**Obiettivo**
Trascrivi tutte le righe seguenti senza cambiare nulla.

**Righe archiviate**
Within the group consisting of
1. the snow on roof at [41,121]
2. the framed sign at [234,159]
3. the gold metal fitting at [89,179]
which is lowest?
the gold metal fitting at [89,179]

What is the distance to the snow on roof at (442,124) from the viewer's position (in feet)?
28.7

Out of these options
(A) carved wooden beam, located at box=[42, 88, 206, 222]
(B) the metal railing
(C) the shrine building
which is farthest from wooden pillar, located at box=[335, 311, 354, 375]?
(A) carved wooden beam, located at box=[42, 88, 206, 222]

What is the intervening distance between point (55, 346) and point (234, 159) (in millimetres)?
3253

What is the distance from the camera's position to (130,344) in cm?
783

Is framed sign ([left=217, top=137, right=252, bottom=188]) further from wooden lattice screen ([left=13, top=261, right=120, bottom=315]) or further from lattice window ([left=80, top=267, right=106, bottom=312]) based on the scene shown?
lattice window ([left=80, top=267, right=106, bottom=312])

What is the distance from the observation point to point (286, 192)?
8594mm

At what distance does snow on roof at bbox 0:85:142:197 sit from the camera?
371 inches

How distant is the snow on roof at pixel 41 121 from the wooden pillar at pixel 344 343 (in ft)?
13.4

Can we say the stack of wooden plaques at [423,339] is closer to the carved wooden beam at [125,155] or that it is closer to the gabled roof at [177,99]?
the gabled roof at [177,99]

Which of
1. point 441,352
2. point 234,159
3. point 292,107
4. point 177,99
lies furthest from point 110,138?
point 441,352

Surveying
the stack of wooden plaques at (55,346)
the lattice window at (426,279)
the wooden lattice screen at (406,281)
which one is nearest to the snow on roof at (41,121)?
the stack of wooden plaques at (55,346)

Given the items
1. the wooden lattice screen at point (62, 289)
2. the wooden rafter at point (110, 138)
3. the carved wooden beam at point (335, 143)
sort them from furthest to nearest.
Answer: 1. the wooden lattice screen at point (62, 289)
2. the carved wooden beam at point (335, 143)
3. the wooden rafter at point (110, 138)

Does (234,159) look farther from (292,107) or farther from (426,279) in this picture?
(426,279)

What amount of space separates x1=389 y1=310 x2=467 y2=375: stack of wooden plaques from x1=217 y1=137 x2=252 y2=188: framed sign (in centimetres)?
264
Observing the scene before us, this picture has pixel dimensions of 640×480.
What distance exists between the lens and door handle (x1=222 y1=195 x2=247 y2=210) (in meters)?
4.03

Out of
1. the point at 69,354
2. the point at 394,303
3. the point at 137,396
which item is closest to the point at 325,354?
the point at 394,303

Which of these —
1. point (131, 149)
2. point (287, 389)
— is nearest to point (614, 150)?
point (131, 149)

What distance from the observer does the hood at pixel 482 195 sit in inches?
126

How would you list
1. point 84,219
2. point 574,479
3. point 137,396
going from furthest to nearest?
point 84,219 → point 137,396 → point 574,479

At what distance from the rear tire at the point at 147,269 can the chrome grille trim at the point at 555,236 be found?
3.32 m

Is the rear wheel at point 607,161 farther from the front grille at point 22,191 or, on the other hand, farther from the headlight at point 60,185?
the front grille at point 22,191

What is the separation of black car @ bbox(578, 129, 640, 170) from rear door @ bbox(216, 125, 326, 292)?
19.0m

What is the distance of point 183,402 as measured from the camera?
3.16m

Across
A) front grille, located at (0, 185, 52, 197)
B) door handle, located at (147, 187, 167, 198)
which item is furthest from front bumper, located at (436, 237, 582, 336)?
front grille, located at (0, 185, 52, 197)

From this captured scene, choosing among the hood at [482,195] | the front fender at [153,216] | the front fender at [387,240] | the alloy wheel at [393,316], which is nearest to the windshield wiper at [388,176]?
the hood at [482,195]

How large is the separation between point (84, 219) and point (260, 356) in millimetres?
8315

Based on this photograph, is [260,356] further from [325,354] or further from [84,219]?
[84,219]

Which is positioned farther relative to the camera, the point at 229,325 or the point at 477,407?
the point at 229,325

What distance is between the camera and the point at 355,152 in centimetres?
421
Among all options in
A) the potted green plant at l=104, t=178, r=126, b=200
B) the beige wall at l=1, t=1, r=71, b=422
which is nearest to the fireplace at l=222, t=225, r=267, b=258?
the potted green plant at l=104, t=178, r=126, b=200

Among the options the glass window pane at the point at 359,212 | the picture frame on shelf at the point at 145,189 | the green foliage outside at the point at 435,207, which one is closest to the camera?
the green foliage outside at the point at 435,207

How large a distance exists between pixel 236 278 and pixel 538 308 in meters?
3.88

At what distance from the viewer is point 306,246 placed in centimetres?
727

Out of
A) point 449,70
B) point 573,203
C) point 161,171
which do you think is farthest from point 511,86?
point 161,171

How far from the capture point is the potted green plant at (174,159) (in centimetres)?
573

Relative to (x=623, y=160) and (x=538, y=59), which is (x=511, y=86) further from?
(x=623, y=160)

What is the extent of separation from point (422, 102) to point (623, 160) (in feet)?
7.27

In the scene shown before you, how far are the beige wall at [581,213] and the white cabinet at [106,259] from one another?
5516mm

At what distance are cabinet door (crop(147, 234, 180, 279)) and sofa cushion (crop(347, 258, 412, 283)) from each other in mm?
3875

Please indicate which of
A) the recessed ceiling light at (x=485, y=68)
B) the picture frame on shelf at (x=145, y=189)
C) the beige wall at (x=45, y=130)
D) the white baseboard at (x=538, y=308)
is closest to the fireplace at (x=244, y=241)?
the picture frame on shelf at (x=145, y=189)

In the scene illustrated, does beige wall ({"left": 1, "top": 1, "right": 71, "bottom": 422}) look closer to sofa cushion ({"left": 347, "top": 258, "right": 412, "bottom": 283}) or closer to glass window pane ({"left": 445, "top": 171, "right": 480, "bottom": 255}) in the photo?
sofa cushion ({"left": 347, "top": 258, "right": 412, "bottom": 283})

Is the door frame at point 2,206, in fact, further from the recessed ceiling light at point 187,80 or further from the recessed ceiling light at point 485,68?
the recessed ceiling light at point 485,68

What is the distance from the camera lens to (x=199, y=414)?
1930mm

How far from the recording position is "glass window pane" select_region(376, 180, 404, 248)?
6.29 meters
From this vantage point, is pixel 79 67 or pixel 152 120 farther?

**Risposta**
Within the group consisting of
1. the snow on roof at [41,121]
2. the framed sign at [234,159]
3. the gold metal fitting at [89,179]
which is lowest?
the gold metal fitting at [89,179]

What is the distance to the snow on roof at (442,124) from the viewer's position (in feet)?
28.7

Out of these options
(A) carved wooden beam, located at box=[42, 88, 206, 222]
(B) the metal railing
(C) the shrine building
which is farthest from wooden pillar, located at box=[335, 311, 354, 375]?
(A) carved wooden beam, located at box=[42, 88, 206, 222]

What is the intervening distance between point (55, 346) and point (234, 159) (in millimetres)?
3253

What is the distance from the camera's position to (130,344) in cm?
783

Is framed sign ([left=217, top=137, right=252, bottom=188]) further from wooden lattice screen ([left=13, top=261, right=120, bottom=315]) or further from lattice window ([left=80, top=267, right=106, bottom=312]) based on the scene shown?
lattice window ([left=80, top=267, right=106, bottom=312])

What is the distance from the observation point to point (286, 192)?
8594mm

At what distance does snow on roof at bbox 0:85:142:197 sit from the camera?
371 inches

How distant is the snow on roof at pixel 41 121 from the wooden pillar at pixel 344 343 (in ft)?
13.4

Can we say the stack of wooden plaques at [423,339] is closer to the carved wooden beam at [125,155] or that it is closer to the gabled roof at [177,99]?
the gabled roof at [177,99]

Which of
1. point 441,352
2. point 234,159
3. point 292,107
4. point 177,99
lies furthest from point 110,138?
point 441,352

Surveying
the stack of wooden plaques at (55,346)
the lattice window at (426,279)
the wooden lattice screen at (406,281)
which one is nearest to the snow on roof at (41,121)?
the stack of wooden plaques at (55,346)

Given the items
1. the wooden lattice screen at point (62, 289)
2. the wooden rafter at point (110, 138)
3. the carved wooden beam at point (335, 143)
sort them from furthest to nearest.
Answer: 1. the wooden lattice screen at point (62, 289)
2. the carved wooden beam at point (335, 143)
3. the wooden rafter at point (110, 138)

Does (234,159) look farther from (292,107) or farther from (426,279) in this picture?
(426,279)

What amount of space separates x1=389 y1=310 x2=467 y2=375: stack of wooden plaques from x1=217 y1=137 x2=252 y2=188: framed sign (in centimetres)?
264
Observing the scene before us, this picture has pixel dimensions of 640×480.
What distance exists between the lens and door handle (x1=222 y1=195 x2=247 y2=210) (in meters)?
4.03

Out of
1. the point at 69,354
2. the point at 394,303
3. the point at 137,396
which item is closest to the point at 325,354?
the point at 394,303

Which of these —
1. point (131, 149)
2. point (287, 389)
— is nearest to point (614, 150)?
point (131, 149)

What distance from the observer does the hood at pixel 482 195 sit in inches?
126

How would you list
1. point 84,219
2. point 574,479
3. point 137,396
going from furthest to nearest?
point 84,219 → point 137,396 → point 574,479

At what distance from the rear tire at the point at 147,269 can the chrome grille trim at the point at 555,236 be found?
3.32 m

Is the rear wheel at point 607,161 farther from the front grille at point 22,191 or, on the other hand, farther from the headlight at point 60,185?
the front grille at point 22,191

What is the separation of black car @ bbox(578, 129, 640, 170) from rear door @ bbox(216, 125, 326, 292)?
19.0m

What is the distance of point 183,402 as measured from the camera?
3.16m

Across
A) front grille, located at (0, 185, 52, 197)
B) door handle, located at (147, 187, 167, 198)
which item is furthest from front bumper, located at (436, 237, 582, 336)?
front grille, located at (0, 185, 52, 197)

From this captured scene, choosing among the hood at [482,195] | the front fender at [153,216] | the front fender at [387,240] | the alloy wheel at [393,316], which is nearest to the windshield wiper at [388,176]?
the hood at [482,195]

How large is the separation between point (84, 219) and point (260, 356) in millimetres?
8315

Based on this photograph, is [260,356] further from [325,354] or further from [84,219]?
[84,219]

Which is positioned farther relative to the camera, the point at 229,325 or the point at 477,407?
the point at 229,325

What distance is between the camera and the point at 355,152 in centimetres?
421
Among all options in
A) the potted green plant at l=104, t=178, r=126, b=200
B) the beige wall at l=1, t=1, r=71, b=422
which is nearest to the fireplace at l=222, t=225, r=267, b=258?
the potted green plant at l=104, t=178, r=126, b=200

Among the options the glass window pane at the point at 359,212 | the picture frame on shelf at the point at 145,189 | the green foliage outside at the point at 435,207, which one is closest to the camera?
the green foliage outside at the point at 435,207

How large a distance exists between pixel 236 278 and pixel 538 308 in meters?
3.88

At what distance from the viewer is point 306,246 placed in centimetres?
727

Out of
A) point 449,70
B) point 573,203
C) point 161,171
which do you think is farthest from point 511,86?
point 161,171

How far from the capture point is the potted green plant at (174,159) (in centimetres)?
573

Relative to (x=623, y=160) and (x=538, y=59), which is (x=511, y=86) further from?
(x=623, y=160)

What is the extent of separation from point (422, 102) to point (623, 160) (in feet)?
7.27

In the scene shown before you, how far are the beige wall at [581,213] and the white cabinet at [106,259] from one another?
5516mm

At what distance are cabinet door (crop(147, 234, 180, 279)) and sofa cushion (crop(347, 258, 412, 283)) from each other in mm?
3875

Please indicate which of
A) the recessed ceiling light at (x=485, y=68)
B) the picture frame on shelf at (x=145, y=189)
C) the beige wall at (x=45, y=130)
D) the white baseboard at (x=538, y=308)
is closest to the fireplace at (x=244, y=241)?
the picture frame on shelf at (x=145, y=189)

In the scene illustrated, does beige wall ({"left": 1, "top": 1, "right": 71, "bottom": 422}) look closer to sofa cushion ({"left": 347, "top": 258, "right": 412, "bottom": 283}) or closer to glass window pane ({"left": 445, "top": 171, "right": 480, "bottom": 255}) in the photo?
sofa cushion ({"left": 347, "top": 258, "right": 412, "bottom": 283})

Is the door frame at point 2,206, in fact, further from the recessed ceiling light at point 187,80 or further from the recessed ceiling light at point 485,68?
the recessed ceiling light at point 485,68

What is the distance from the camera lens to (x=199, y=414)?
1930mm

How far from the recording position is "glass window pane" select_region(376, 180, 404, 248)?
6.29 meters
From this vantage point, is pixel 79 67 or pixel 152 120 farther?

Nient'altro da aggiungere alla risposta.